REGGIO CALABRIA «Esiste un solo modo per onorare la memoria di chi ha dato la vita per lo Stato: fare giustizia. E per fare giustizia non si può condannare un innocente all’ergastolo». Ha esordito così l’avvocato Guido Contestabile, difensore del presunto boss Rocco Santo Filippone durante il suo intervento nel processo “‘Ndrangheta stragista”. Con quella di Contestabile sono iniziate oggi, nell’aula bunker di Reggio Calabria, le arringhe della difesa dopo la richiesta di ergastolo avanzata la settimana scorsa dalla Procura nei confronti di Filippone e del boss siciliano Giuseppe Graviano, accusati del duplice omicidio dei carabinieri Fava e Garofalo.
Mentre l’avvocato Angelo Sorace, anche lui difensore di Filippone, ha sostenuto che l’imputato «è una persona che per 40 anni ha fatto l’agricoltore e percepisce la pensione come bracciante agricolo». Contestabile ha ricordato ai giudici che «Filippone arriva per la prima volta ad 80 anni ad essere giudicato per fatti di mafia».
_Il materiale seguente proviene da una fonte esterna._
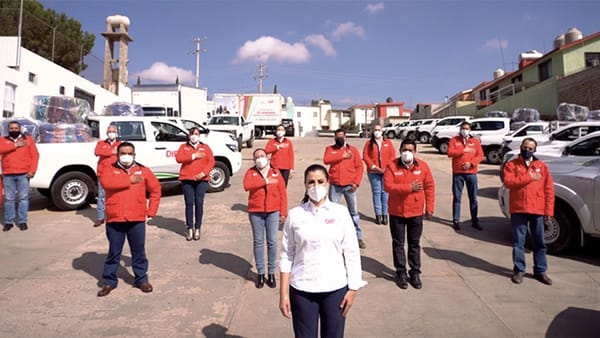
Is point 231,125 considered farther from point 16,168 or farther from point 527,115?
point 527,115

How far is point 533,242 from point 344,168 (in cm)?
269

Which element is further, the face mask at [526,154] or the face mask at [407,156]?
the face mask at [526,154]

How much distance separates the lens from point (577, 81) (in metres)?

Il legale ha fatto riferimento a quello che ha definito un “paradosso processuale” nella ricostruzione della Dda reggina secondo cui Giuseppe Graviano e Rocco Santo Filippone sono i mandanti degli agguati ai carabinieri, eseguiti materialmente da Consolato Villani e da Giuseppe Calabrò: «’Ndrangheta e Cosa Nostra – ha sottolineato il legale – che si sarebbero alleate in un folle tentativo stragista iniziato con attentati ben studiati ed organizzati nei minimi dettagli, ad un certo punto inspiegabilmente si sarebbero affidate a due principianti, pur avendo a disposizione assassini professionisti capaci di commettere i delitti più atroci affidati loro con grande precisione, evidentemente solo per miseramente fallire».
Rivolgendosi alla Corte d’Assise, l’avvocato Contestabile ha sostenuto che «nella sentenza di eventuale condanna si dovrà avere il coraggio di scrivere questo: Riina e i siciliani, i Piromalli e i calabresi avevano affidato le sorti della rivoluzione sanguinaria ad un minorenne ed ad un maggiorenne con sindrome comportamentali. Alle vittime del processo – ha concluso il difensore di Filippone – non serve un colpevole, serve la verità. Per questa ragione che affidiamo alla vostra coscienza le sorti di un innocente. Io capisco la difficoltà nell’affrontare le problematiche di questo genere e le aspettative che ci sono per questo processo. Condannare all’ergastolo Filippone significa condannare a morte un innocente».